Delaware Police Chief Named Assistant Superintendent of Ohio Bureau of Criminal Investigation



 

(COLUMBUS, Ohio) — Ohio Attorney General Dave Yost today announced the hiring of Delaware Police Chief Bruce Pijanowski as the assistant superintendent of the Bureau of Criminal Investigation (BCI) beginning Monday, May 23, 2022. 

Chief Pijanowski, whose last day with the Delaware Police will be Friday, May 20, joins BCI Superintendent Joe Morbitzer and replaces recently retired Assistant Superintendent Heinz von Eckartsberg.

“Chief Pijanowski brings a passion for law enforcement that will help us continue to raise the level of work being done at BCI – which is already among the best in the nation,” Yost said. “He understands that BCI’s job is to help local law enforcement, and his background as a hands-on chief gives him front-row perspective into what’s needed on the streets of Ohio.”

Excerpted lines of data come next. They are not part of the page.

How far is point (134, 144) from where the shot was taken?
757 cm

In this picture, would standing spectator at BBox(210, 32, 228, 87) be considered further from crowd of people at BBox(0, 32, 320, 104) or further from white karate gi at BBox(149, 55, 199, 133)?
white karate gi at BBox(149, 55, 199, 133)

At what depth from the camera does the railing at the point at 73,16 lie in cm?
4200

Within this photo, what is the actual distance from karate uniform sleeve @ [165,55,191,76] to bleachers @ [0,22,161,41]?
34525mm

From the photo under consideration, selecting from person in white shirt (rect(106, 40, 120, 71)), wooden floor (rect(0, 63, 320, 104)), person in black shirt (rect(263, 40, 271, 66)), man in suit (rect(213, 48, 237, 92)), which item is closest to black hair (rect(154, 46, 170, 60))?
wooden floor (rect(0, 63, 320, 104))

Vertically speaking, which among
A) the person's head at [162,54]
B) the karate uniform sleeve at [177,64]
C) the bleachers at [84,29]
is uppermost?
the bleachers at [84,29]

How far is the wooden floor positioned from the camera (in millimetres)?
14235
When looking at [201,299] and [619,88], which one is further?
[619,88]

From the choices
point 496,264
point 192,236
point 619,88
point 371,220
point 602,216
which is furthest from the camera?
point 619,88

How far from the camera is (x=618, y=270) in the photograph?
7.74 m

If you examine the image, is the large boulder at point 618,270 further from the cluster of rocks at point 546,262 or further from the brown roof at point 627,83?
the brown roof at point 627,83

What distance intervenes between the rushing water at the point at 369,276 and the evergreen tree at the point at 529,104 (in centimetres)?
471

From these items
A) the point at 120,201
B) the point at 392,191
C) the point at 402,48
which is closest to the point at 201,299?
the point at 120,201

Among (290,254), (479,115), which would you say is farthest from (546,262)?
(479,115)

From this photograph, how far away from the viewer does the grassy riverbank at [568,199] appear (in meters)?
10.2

Pijanowski rose through the ranks in Delaware, starting as an officer in 1988. He served as a detective, sergeant, captain and assistant chief before being named chief in 2012. He is a graduate of Bowling Green State University and the FBI National Academy, and has served since 2016 on the executive committee of the Ohio Association of Chiefs of Police. 

Also at BCI, Mark Kollar has been promoted to Special-Agent-in-Charge. The longtime special agent supervisor for BCI most recently served as the statewide coordinator for officer-involved critical incident (OICI) investigations and now will oversee various units within BCI.

Kollar’s book “Best Practices for Investigating an Officer-Involved Critical Incident” was published by the Attorney General’s Office in 2021. Kollar is a graduate of Hocking College and Ohio University.

“Coach Woody Hayes said it best, ‘You win with people,’ ” Yost said. “With the expertise of these two law enforcement professionals helping lead BCI, I’d bet on our guys every time.”

BCI serves as Ohio’s crime lab and criminal-records keeper and offers round-the-clock expert and impartial investigative services to local, state and federal law enforcement agencies.